Nous terminerons en évoquant un passage qui a largement contribué à colorer la personnalité du pessimus princeps de démence: la promesse d’élévation de son cheval Incitatus au consulat. Caligula a-t-il réellement déclaré une telle chose? L’a-t-il affirmée publiquement? Jacques Gascou a noté comment le style de Suétone, par essence suggestif, reste particulèrement efficace: même si l’événement est présenté comme une rumeur, il prend le sens d’un “fait bien établi”51 pour la postérité. Sa position en fin de paragraphe d’une part, la concision de la formule (consulatus quoque traditur destinasse)52 d’autre part sont en effet des moyens particulièrement efficaces pour interpeller le lecteur. Régis Martin note qu’il pourrait très bien s’agir d’une simple “boutade”53 destinée à railler une magistrature qui n’a plus de valeur sous l’Empire: “Sur ces quatre mots deux suggèrent des réserves considérables par rapport au fait: traditur ne renvoie à aucune source précise, et destinasse marque un projet, non un fait”.54 Toutefois, l’infinitif parfait pourrait évoquer ici l’accomplissement de l’événement. Par ailleurs, René Lugand rappelle qu’il ne faut pas considérer le traitement de faveur que Caïus accordait à son cheval (attribution d’un palais, d’esclaves et d’un luxueux mobilier) comme un fait exceptionnel pour l’époque. Le cheval occupait une place importante dans l’Antiquité ;55 en Grèce l’animal était inhumé à proximité du tombeau du maître; Alexandre fit de grandes obsèques pour Bucéphale et fonda une ville autour de son tombeau, tandis que le cheval de César avait à Rome sa statue devant le temple de Vénus Génitrix.

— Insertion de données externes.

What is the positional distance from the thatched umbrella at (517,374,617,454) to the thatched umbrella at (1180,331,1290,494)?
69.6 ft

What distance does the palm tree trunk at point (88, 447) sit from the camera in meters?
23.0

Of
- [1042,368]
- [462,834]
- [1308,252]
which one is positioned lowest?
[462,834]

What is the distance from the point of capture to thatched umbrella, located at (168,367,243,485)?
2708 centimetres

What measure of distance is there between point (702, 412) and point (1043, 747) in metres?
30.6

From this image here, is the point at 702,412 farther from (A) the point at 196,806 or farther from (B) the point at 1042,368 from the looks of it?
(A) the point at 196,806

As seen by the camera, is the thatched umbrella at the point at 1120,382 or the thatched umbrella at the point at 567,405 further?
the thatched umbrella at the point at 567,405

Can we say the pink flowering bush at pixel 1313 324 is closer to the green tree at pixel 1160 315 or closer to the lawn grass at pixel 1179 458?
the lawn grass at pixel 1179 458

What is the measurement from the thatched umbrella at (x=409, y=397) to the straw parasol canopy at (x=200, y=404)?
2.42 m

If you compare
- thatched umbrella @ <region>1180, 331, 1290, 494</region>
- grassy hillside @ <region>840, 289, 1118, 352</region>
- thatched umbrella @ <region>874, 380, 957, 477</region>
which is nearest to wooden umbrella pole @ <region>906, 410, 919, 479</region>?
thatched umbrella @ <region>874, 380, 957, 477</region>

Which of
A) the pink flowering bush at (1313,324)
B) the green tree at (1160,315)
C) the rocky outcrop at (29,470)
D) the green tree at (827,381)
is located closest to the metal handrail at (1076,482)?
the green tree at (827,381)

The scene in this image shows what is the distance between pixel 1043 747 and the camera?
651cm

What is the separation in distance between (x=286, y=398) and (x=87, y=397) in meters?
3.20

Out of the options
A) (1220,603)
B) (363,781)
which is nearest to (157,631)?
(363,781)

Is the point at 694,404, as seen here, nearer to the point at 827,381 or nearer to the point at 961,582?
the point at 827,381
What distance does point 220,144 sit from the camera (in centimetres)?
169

En d’autres termes, l’attitude de l’empereur n’était pas aussi étonnante que cela. Si Caïus se prend pour un dieu, il est logique que son cheval soit finalement consul. Ce point est peut-être vrai, mais nous voudrions relever que le rédacteur de l’Histoire Auguste, dans la Vie de Vérus, relate un épisode qui n’est pas sans rappeler Incitatus:
Il s’était fait faire de Volucer [= Ailé], un cheval des Verts, une statuette en or qu’il emportait toujours avec lui. Il mettait dans la mangeoire de l’animal des raisins secs et des amandes au lieu d’orge et donnait ordre qu’on le lui amenât au palais de Tibère, recouvert d’un caparaçon de pourpre. À sa mort, il lui éleva un tombeau au Vatican.56
André Chastagnol a noté que la biographie de Vérus comportait des passages d’intertextualité en lien avec celle de Caligula,57 l’auteur voulant opposer l’empereur à son co-régent Marc Aurèle. Si la perception du cheval n’a pas évolué à la fin du IVe siècle, l’inclusion de cet épisode dans un discours franchement dépréciatif nous invite à conclure que l’attitude de Caïus était déjà aux yeux des Anciens particulièrement aberrante. Le cheval constituait un animal important, certes, mais lui octroyer de telles faveurs relevait bien d’une certaine forme de démesure.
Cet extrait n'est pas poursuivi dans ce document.